**STATED PROBLEM:**
Pictures in the listing should not be copied. Reproduce, word for word, each line from the one holding "If you arranged" through the final line.

========================================================================

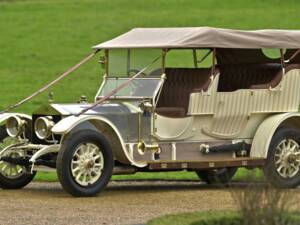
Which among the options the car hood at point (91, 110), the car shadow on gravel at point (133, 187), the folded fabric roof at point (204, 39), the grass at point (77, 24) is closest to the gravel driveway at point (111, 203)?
the car shadow on gravel at point (133, 187)

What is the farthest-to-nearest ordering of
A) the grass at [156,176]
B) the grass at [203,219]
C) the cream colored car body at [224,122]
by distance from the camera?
the grass at [156,176]
the cream colored car body at [224,122]
the grass at [203,219]

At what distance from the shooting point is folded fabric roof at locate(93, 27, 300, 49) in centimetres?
1532

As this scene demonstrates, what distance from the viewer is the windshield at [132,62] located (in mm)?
15750

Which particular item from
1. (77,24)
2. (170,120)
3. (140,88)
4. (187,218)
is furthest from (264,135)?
(77,24)

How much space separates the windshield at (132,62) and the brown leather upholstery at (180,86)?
1.56 feet

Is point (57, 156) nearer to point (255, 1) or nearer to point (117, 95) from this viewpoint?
point (117, 95)

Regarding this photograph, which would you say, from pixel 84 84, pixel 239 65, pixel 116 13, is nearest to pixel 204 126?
pixel 239 65

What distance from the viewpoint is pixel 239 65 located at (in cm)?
1689

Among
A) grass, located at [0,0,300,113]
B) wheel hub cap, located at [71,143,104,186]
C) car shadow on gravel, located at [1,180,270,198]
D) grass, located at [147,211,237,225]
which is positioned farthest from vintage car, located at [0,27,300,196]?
grass, located at [0,0,300,113]

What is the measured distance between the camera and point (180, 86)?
16.2 m

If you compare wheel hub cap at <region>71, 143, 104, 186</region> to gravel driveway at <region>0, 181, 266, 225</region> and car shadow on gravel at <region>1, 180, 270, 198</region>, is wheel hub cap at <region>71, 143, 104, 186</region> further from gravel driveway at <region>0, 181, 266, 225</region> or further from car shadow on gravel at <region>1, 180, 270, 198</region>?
car shadow on gravel at <region>1, 180, 270, 198</region>

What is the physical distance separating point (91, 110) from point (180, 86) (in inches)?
76.2

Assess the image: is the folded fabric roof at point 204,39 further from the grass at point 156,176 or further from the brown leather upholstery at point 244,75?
the grass at point 156,176

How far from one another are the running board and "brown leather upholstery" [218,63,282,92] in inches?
52.0
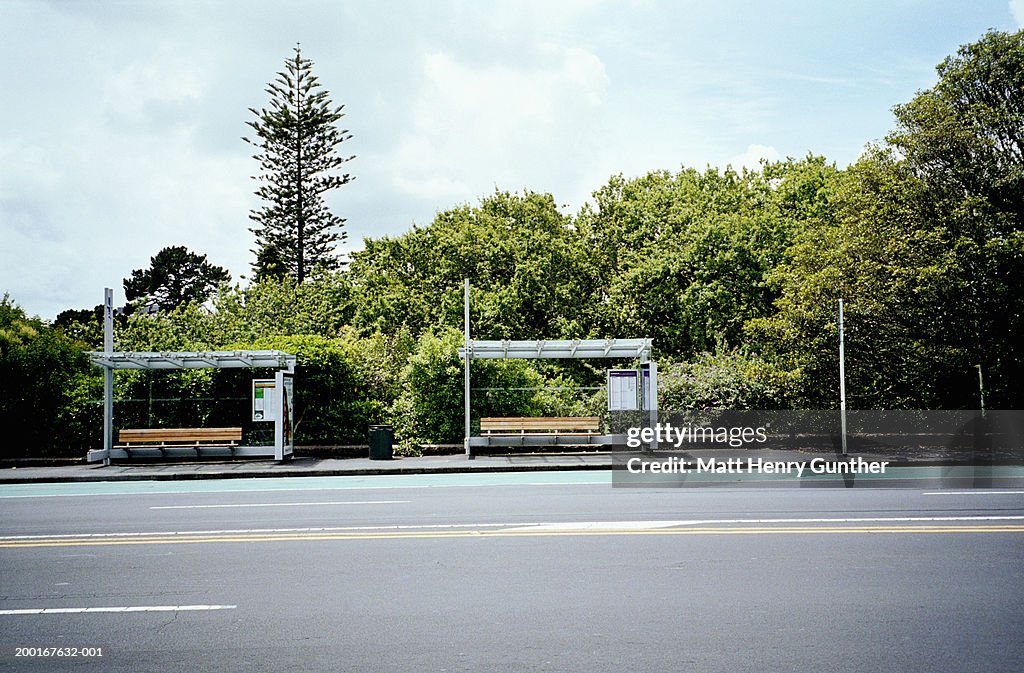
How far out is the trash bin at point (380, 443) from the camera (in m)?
21.5

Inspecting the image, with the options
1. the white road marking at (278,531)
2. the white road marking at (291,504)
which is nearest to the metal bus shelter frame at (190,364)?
the white road marking at (291,504)

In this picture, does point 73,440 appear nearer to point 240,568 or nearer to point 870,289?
point 240,568

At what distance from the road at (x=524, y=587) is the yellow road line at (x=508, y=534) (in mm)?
47

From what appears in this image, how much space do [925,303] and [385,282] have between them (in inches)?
1125

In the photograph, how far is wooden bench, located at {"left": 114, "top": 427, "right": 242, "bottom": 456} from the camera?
70.7ft

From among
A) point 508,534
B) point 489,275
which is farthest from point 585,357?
point 489,275

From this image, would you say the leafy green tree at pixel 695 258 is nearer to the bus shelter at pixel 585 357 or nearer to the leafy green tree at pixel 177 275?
the bus shelter at pixel 585 357

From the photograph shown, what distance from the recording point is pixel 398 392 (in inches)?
1004

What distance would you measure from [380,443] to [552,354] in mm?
5005

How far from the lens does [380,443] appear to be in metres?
21.6

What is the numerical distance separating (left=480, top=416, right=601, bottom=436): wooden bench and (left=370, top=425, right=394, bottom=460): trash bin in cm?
261

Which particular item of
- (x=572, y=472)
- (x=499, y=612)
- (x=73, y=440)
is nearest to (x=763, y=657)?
(x=499, y=612)

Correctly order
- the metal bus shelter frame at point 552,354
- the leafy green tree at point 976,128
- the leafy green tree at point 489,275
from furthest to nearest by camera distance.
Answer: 1. the leafy green tree at point 489,275
2. the leafy green tree at point 976,128
3. the metal bus shelter frame at point 552,354

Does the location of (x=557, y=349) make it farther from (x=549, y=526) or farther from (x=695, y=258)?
(x=695, y=258)
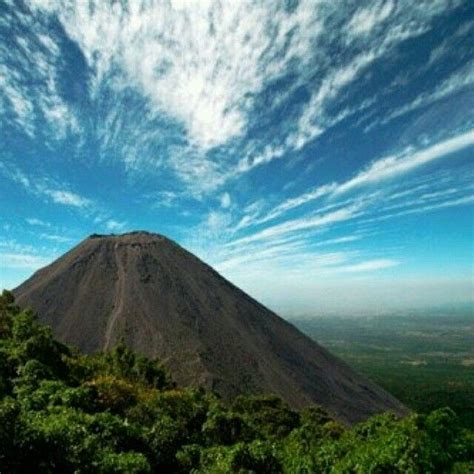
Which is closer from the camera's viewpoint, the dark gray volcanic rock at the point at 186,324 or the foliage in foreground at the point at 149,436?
the foliage in foreground at the point at 149,436

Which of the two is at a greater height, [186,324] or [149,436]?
[186,324]

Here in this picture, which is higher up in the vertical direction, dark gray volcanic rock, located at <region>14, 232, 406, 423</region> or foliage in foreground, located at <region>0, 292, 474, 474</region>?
dark gray volcanic rock, located at <region>14, 232, 406, 423</region>

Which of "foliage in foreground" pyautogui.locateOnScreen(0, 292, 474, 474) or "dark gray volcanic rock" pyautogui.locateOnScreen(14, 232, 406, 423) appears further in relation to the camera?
"dark gray volcanic rock" pyautogui.locateOnScreen(14, 232, 406, 423)

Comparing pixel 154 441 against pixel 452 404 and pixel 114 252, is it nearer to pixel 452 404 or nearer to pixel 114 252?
pixel 114 252

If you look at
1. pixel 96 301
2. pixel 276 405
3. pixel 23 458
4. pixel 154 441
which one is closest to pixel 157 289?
pixel 96 301
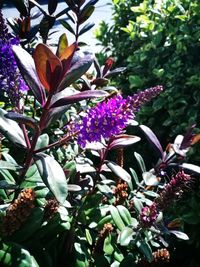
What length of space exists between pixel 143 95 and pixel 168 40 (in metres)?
1.65

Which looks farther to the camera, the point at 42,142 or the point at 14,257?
the point at 42,142

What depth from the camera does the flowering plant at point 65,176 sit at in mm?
1115

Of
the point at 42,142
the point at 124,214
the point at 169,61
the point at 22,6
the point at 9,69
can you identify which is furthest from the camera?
the point at 169,61

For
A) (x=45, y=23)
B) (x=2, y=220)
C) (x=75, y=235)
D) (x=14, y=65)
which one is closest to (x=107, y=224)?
(x=75, y=235)

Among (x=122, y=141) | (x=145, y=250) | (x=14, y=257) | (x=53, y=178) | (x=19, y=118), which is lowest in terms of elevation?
(x=145, y=250)

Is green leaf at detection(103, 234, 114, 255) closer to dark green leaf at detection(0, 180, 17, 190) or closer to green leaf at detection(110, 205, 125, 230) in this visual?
green leaf at detection(110, 205, 125, 230)

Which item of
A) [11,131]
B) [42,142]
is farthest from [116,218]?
[11,131]

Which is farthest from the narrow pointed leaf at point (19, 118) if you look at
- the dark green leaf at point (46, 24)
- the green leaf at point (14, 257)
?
the dark green leaf at point (46, 24)

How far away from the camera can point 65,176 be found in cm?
129

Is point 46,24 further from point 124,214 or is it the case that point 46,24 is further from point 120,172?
point 124,214

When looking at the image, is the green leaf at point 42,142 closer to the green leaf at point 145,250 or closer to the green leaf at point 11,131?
the green leaf at point 11,131

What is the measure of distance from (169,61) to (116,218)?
1542mm

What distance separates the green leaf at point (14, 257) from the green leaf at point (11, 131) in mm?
300

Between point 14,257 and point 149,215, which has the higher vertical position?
point 14,257
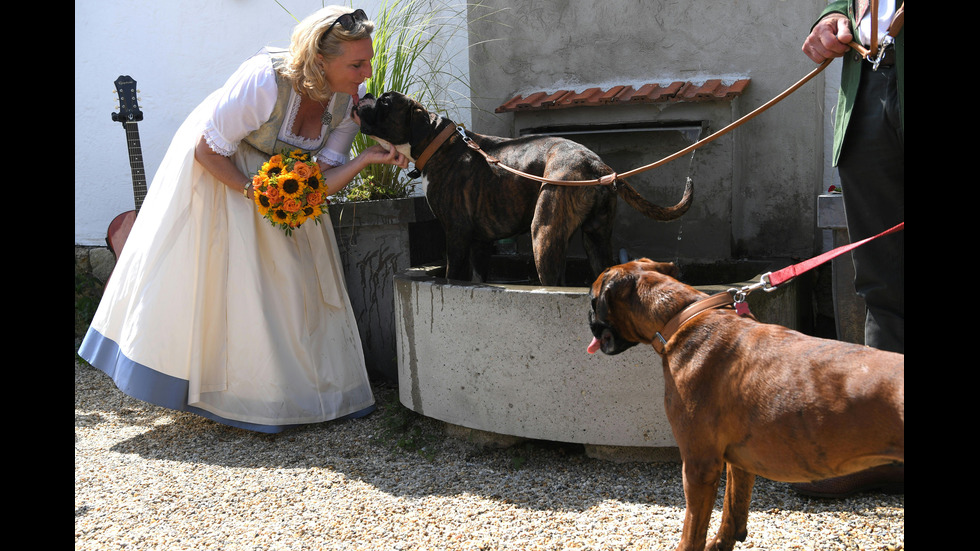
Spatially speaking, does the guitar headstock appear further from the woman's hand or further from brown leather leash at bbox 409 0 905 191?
brown leather leash at bbox 409 0 905 191

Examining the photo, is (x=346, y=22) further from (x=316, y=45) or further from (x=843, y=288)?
(x=843, y=288)

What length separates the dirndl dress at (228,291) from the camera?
162 inches

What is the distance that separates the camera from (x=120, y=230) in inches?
244

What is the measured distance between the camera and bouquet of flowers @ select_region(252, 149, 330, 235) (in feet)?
12.8

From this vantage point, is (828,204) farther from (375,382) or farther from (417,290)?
(375,382)

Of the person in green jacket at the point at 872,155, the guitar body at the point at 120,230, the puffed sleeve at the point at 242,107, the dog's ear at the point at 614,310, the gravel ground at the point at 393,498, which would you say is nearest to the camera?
the dog's ear at the point at 614,310

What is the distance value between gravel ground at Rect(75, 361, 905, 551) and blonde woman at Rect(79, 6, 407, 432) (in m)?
0.28

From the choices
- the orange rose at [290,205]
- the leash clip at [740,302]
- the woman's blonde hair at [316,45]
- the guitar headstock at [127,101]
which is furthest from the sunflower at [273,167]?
the guitar headstock at [127,101]

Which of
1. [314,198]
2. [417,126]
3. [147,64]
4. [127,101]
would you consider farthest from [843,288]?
[147,64]

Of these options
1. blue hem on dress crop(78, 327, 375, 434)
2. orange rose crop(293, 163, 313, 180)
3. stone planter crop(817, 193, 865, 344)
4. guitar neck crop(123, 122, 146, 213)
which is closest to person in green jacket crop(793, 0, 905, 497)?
stone planter crop(817, 193, 865, 344)

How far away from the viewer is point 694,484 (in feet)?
7.29

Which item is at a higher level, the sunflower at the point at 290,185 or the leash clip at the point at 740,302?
the sunflower at the point at 290,185

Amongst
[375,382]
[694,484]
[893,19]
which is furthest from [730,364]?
[375,382]

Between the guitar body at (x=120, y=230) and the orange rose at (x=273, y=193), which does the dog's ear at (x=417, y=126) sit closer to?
the orange rose at (x=273, y=193)
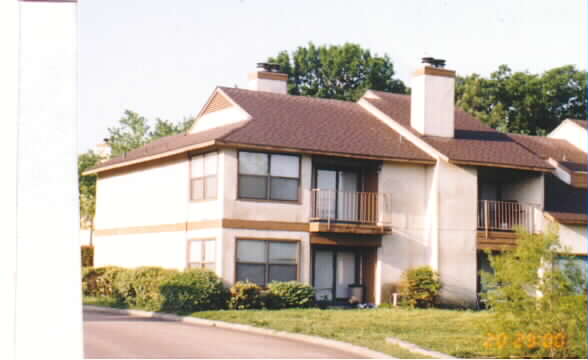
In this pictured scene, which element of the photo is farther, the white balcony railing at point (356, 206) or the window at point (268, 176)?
the white balcony railing at point (356, 206)

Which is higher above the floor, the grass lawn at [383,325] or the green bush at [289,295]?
the green bush at [289,295]

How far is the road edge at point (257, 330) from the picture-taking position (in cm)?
1808

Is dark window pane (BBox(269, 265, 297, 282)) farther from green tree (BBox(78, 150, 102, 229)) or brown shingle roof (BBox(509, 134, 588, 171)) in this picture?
green tree (BBox(78, 150, 102, 229))

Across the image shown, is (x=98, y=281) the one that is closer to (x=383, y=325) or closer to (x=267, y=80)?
(x=267, y=80)

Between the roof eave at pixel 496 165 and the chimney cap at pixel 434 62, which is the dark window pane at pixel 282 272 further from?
the chimney cap at pixel 434 62

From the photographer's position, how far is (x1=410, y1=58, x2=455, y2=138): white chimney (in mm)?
31406

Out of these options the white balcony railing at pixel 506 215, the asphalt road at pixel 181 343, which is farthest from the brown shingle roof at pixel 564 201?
the asphalt road at pixel 181 343

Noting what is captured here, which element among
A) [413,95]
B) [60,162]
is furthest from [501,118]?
[60,162]

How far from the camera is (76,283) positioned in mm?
10250

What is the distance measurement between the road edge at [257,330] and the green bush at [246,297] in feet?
6.75

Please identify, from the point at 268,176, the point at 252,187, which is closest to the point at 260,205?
the point at 252,187

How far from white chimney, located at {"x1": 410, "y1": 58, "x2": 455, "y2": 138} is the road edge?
11.1m

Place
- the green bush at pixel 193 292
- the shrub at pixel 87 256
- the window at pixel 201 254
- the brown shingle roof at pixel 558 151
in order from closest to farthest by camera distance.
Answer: the green bush at pixel 193 292 < the window at pixel 201 254 < the brown shingle roof at pixel 558 151 < the shrub at pixel 87 256

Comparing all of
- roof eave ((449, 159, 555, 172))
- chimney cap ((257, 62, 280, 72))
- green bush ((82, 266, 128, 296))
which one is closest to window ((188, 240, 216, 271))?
green bush ((82, 266, 128, 296))
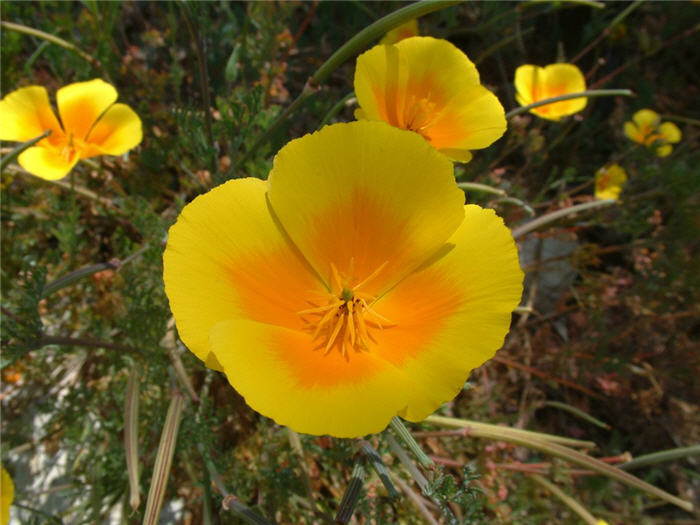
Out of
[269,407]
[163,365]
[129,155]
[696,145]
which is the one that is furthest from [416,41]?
[696,145]

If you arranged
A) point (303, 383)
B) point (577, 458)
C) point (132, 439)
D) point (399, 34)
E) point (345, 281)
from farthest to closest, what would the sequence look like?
point (399, 34) → point (577, 458) → point (132, 439) → point (345, 281) → point (303, 383)

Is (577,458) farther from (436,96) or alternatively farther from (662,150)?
(662,150)

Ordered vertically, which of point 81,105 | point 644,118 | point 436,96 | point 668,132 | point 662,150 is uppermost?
point 644,118

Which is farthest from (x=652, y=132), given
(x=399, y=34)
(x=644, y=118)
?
(x=399, y=34)

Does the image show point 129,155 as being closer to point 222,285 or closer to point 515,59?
point 222,285

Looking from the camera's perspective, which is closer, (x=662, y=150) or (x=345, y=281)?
(x=345, y=281)
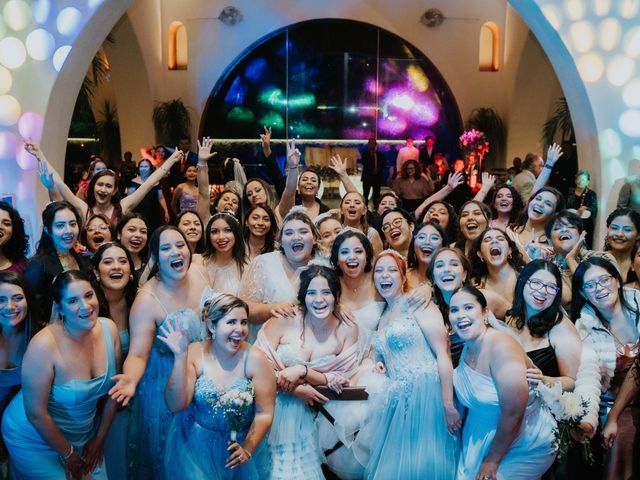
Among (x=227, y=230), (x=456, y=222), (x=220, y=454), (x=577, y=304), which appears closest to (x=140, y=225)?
(x=227, y=230)

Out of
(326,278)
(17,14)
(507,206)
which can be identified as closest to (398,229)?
(507,206)

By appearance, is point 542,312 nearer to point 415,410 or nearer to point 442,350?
point 442,350

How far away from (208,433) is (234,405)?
0.86 feet

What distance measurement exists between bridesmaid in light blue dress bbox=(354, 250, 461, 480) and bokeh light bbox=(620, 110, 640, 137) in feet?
12.9

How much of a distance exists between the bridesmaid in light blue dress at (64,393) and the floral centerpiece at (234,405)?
586 mm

========================================================================

**REPLY TO THE TASK:**
If you arranged
A) point (303, 383)
B) point (577, 458)
C) point (132, 439)
D) point (399, 34)
E) point (345, 281)
from farthest to closest, what would the sequence look like?
point (399, 34) → point (577, 458) → point (132, 439) → point (345, 281) → point (303, 383)

Is (577,458) farther from (436,96) or alternatively farther from (662,150)?
(662,150)

Ordered vertically, which of point 81,105 | point 644,118 | point 436,96 | point 668,132 | point 662,150 is uppermost?
point 644,118

Which is farthest from (x=652, y=132), given
(x=399, y=34)
(x=644, y=118)
?
(x=399, y=34)

Does the image show point 129,155 as being closer to point 222,285 or closer to point 515,59?
point 222,285

Looking from the camera's perspective, which is closer, (x=662, y=150) or (x=345, y=281)?
(x=345, y=281)
Among (x=227, y=230), (x=456, y=222), (x=220, y=454), (x=577, y=304), which appears closest to (x=140, y=225)?
(x=227, y=230)

Out of
(326,278)
(17,14)
(507,206)
which can be identified as closest to (398,229)?
(507,206)

By appearance, is point 542,312 nearer to point 415,410 or nearer to point 442,350?
point 442,350

How far away from (208,433) is (234,405)?
0.86 feet

What distance measurement exists between bridesmaid in light blue dress bbox=(354, 250, 461, 480) and bokeh light bbox=(620, 110, 640, 137) in feet?
12.9

How much of a distance exists between the bridesmaid in light blue dress at (64,393) and the floral centerpiece at (234,405)?
586 mm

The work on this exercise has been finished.